Wednesday, September 11, 2013

Perhaps a little superficial, but who doesn't want to look and feel their best!

From www.ivillage.com/superfo

You've heard of superfoods to reduce your risk of cancer, protect your heart, improve your mood but what about some to help you look and feel more beautiful? Eat these foods, look more gorgeous!

#11 - Kefir: Bones

Beauty secret: While calcium has always been a key player in the world of bone health, probiotics (found in fermented dairy products and other fermented foods) are giving calcium a little competition. A recent study in the Journal of Cellular Physiology found that bone density increased significantly in mice whose diets were supplemented with probiotics for four weeks. Researchers from the study commented that probiotics may turn out to be another important treatment option for patients with osteoporosis. Kefir is one of the best sources of probiotics out there!

How to enjoy it: Kefir, which has a creamy, yogurt-like texture, is sold in grocery stores in the dairy aisle. You can drink it like a smoothie, or add fruit, nuts or granola to it for a more filling breakfast or snack.

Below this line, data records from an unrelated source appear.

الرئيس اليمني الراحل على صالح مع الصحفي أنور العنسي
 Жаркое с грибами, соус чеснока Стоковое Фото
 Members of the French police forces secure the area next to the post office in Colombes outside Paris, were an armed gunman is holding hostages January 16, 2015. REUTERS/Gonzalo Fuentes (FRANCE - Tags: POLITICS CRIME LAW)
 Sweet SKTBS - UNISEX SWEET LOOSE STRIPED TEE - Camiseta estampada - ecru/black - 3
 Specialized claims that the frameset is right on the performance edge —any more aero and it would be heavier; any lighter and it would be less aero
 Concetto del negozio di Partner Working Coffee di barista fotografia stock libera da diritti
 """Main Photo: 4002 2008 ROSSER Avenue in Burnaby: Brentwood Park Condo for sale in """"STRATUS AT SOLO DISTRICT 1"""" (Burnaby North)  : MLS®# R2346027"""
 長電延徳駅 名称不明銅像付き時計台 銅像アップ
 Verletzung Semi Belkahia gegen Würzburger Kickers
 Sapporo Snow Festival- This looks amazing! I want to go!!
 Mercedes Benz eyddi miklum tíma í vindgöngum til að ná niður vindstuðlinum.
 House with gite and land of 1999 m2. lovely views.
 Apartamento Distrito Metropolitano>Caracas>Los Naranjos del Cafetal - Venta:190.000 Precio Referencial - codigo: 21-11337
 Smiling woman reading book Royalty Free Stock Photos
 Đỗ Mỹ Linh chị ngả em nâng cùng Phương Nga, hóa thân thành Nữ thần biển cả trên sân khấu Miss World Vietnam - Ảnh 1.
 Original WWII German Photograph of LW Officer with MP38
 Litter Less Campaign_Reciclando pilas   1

More foods for your bones: Eat vitamin D-rich foods like fatty fish and fortified cereals. Calcium-rich foods like cow’s milk (or fortified almond or soy milk), sardines, tofu and spinach are also good for your bones.

tells us that

- Kefir is a fermented camel's milk beverage with a 2 - 3% alcohol content, popular in the Caucasus (a region between the Black Sea and the Caspian Sea). Kefir was originally made from camel's milk, but is now frequently made from cow's milk.
- According to the legend, Mohammed gave the kefir “grains” as a gift to the Orthodox, with comprehensive instruction on how to use them. In exchange, the Orthodox promised to keep the gift a secret.
- Legends aside, the shepherds in the Caucasian mountains have known the drink for centuries, as it was an easy and effective way to preserve milk. It is known that they would leave small amounts of kefir in their leather sacks to cause the fermentation of the fresh milk.
- Some sources claim that Marco Polo mentioned this technique in his diaries.
- The drink wasn’t introduced in Russia until early 1900’s, when the Tsar commissioned two Caucuses-based cheese makers to bargain out some precious “grains”.
- What is commonly known as the “grains” are white clusters the size of wheat kernels. They consist of casein and gelatinous colonies of microorganisms, the most plentiful of which are Saccharamyces kefir, Torula kefir, Lactobacillus caucasicus and Leuconnostoc species. Some of these cultures can be found separately in many cultured milk products, yet is it only in kefir that they grow symbiotically and provide the reported health benefits of the product.
- Another difference between kefir and yogurt, for example, is that the kefir cultures will migrate into the body and spread around the intestines to help them function better and to restore the damaged tissues.
- It is rich in B vitamins, folic acid and reportedly helps to maintain a healthy colon and the entire digestive system.
- *Even the lactose intolerant can safely indulge in it.*
- Inspiring regularity is just one of the benefits of kefir the Russians brag about. Some drink it for its easily digested proteins, some consume it as a major food group while dieting. It is also known as a great hangover cure. Most, however, like kefir for its refreshing, crisp taste and for its reputation as the healthy drink.
- Still somewhat a novelty, kefir slowly makes its way into the U.S., where the most likely places to find it are the whole food stores, specialty grocers and the kosher sections of supermarkets.
- Even though it may say on the bottle that the product contains live cultures, it is often impossible to tell its percentage because there are no strict regulations and the manufacturers are not required to list it.
- It is also important to buy the kefir that hasn’t been pasteurized, since the process kills all the bacteria – disruptive and healthy.
- Flavored kefirs might be lower in actual bacteria content, because same as people, the bacteria would rather munch on sugar in the additives than milk, and the product might be not as thoroughly fermented.
- It is also possible to buy dry kefir culture online and make your own kefir.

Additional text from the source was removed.